> DOCUMENT EXTRACT:
---*---
= Repentance =

Reviewing one's actions and feeling contrition or regret

Repentance is reviewing one's actions and feeling contrition or regret for past or present wrongdoings, which is accompanied by commitment to and actual actions that show and prove a change for the better.

In modern times, it is generally seen as involving a commitment to personal change and the resolve to live a more responsible and humane life. In other words, being sorry for one's misdeeds. It can also involve sorrow over a specific sin or series of sins that an individual feels guilt over, or conviction that they have committed. The practice of repentance plays an important role in the soteriological doctrines of Judaism, Christianity, and Islam.

Analogous practices have been found in other world religions as well. In religious contexts, it often involves an act of confession to God or to a spiritual elder (such as a monk or priest). This confession might include an admission of guilt, a promise or intent not to repeat the offense, an attempt to make restitution for the wrong, or in some way reverse the harmful effects of the wrong where possible.

== Judaism ==

Repentance (תשובה, literally, "return", pronounced tshuva or teshuva) is one element of atoning for sin in Judaism. Judaism recognizes that everybody sins on occasion, but that people can stop or minimize those occasions in the future by repenting for past transgressions. Thus, the primary purpose of repentance in Judaism is ethical self transformation.

A Jewish penitent is traditionally known as a baal teshuva (lit., "master of repentance" or "master of return") (בעל תשובה; for a woman: , baalat teshuva; plural: , baalei teshuva). An alternative modern term is hozer beteshuva (lit., "returning in repentance"). "In a place where baalei teshuva stand", according to halakha, "even the full-fledged righteous do not stand."

== Christianity ==

Repentance is a stage in Christian salvation where the believer turns away from sin. In Catholic, Orthodox, and Lutheran theology, repentance is part of the larger theological concept behind the sacrament of confession and absolution. As a distinct stage in the ordo salutis, the Reformed theological tradition argues that it occurs after faith.

Christian denominations that adhere to the liturgical kalendar, such as Catholicism, Lutheranism, Moravianism and Anglicanism, focus on repentance especially during the season of Lent, while emphasizing its importance in the life of the believer throughout the year.

== Islam ==

Tawba is the Islamic concept of repenting to God due to performing any sins and misdeeds. It is a direct matter between a person and God, so there is no intercession without Allah's permission. There is no original sin in Islam. It is the act of leaving what God has prohibited and returning to what he has commanded. The word denotes the act of being repentant for one's misdeeds, atoning for those misdeeds, and having a strong determination to forsake those misdeeds (remorse, resolution, and repentance). If someone sins against another person, restitution is required.
---*---
> INPUT FOR THIS TASK:
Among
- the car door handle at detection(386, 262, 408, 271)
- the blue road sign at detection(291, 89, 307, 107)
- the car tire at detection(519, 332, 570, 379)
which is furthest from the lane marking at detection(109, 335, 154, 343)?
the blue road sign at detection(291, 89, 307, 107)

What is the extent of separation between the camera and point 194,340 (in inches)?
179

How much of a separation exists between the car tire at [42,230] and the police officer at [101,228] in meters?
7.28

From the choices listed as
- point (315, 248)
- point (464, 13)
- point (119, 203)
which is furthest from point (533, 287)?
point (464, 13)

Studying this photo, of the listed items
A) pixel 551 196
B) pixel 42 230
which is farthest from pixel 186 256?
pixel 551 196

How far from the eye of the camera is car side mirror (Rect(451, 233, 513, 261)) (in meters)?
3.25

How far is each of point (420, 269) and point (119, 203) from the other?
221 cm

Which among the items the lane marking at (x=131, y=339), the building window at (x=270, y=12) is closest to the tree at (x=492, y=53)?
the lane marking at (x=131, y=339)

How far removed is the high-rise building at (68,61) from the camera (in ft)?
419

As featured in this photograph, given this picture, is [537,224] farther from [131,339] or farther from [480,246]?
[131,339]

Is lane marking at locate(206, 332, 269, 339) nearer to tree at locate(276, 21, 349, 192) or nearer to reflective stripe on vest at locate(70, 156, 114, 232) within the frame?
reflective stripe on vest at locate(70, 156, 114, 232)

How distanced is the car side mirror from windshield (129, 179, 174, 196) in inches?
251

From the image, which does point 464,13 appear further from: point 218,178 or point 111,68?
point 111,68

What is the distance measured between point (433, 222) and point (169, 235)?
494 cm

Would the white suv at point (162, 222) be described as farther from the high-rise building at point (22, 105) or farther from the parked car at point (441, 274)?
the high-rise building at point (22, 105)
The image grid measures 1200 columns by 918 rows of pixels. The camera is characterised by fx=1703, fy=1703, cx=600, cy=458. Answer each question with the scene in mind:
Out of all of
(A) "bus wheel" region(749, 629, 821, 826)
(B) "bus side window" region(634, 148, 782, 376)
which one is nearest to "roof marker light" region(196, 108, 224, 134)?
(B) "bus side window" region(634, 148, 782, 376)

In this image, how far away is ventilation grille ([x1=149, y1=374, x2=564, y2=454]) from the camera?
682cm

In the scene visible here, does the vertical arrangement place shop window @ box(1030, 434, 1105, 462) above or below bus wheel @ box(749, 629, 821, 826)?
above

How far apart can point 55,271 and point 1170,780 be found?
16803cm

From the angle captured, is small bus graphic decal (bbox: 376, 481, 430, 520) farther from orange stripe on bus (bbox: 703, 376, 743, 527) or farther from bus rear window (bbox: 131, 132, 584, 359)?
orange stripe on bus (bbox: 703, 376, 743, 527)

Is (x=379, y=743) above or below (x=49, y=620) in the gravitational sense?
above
---*---
> WORK INSTRUCTIONS:
A. List the Christian denominations that the repentance article names as adhering to the liturgical kalendar.
B. In the entries, rename "bus wheel" to "bus tire" throughout the stretch from the line containing "From the image, which" through the end of the entries, and write out that stretch with nothing else changed.
The entries have no connection to the repentance article.

> OUTPUTS BY TASK:
A. Catholicism, Lutheranism, Moravianism, Anglicanism

B.
From the image, which does point 464,13 appear further from: point 218,178 or point 111,68?
point 111,68

What is the distance measured between point (433, 222) and point (169, 235)?
494 cm

Would the white suv at point (162, 222) be described as farther from the high-rise building at point (22, 105) or farther from the parked car at point (441, 274)?
the high-rise building at point (22, 105)
The image grid measures 1200 columns by 918 rows of pixels. The camera is characterised by fx=1703, fy=1703, cx=600, cy=458. Answer each question with the scene in mind:
Out of all of
(A) "bus tire" region(749, 629, 821, 826)
(B) "bus side window" region(634, 148, 782, 376)
which one is nearest to "roof marker light" region(196, 108, 224, 134)?
(B) "bus side window" region(634, 148, 782, 376)

In this image, how far away is ventilation grille ([x1=149, y1=374, x2=564, y2=454]) from the camera?
682cm

In the scene visible here, does the vertical arrangement place shop window @ box(1030, 434, 1105, 462) above or below bus tire @ box(749, 629, 821, 826)?
above

How far apart can point 55,271 and point 1170,780 be found?
16803cm

From the angle captured, is small bus graphic decal (bbox: 376, 481, 430, 520) farther from orange stripe on bus (bbox: 703, 376, 743, 527) or farther from bus rear window (bbox: 131, 132, 584, 359)?
orange stripe on bus (bbox: 703, 376, 743, 527)

Is (x=379, y=743) above or below (x=49, y=620) in the gravitational sense?
above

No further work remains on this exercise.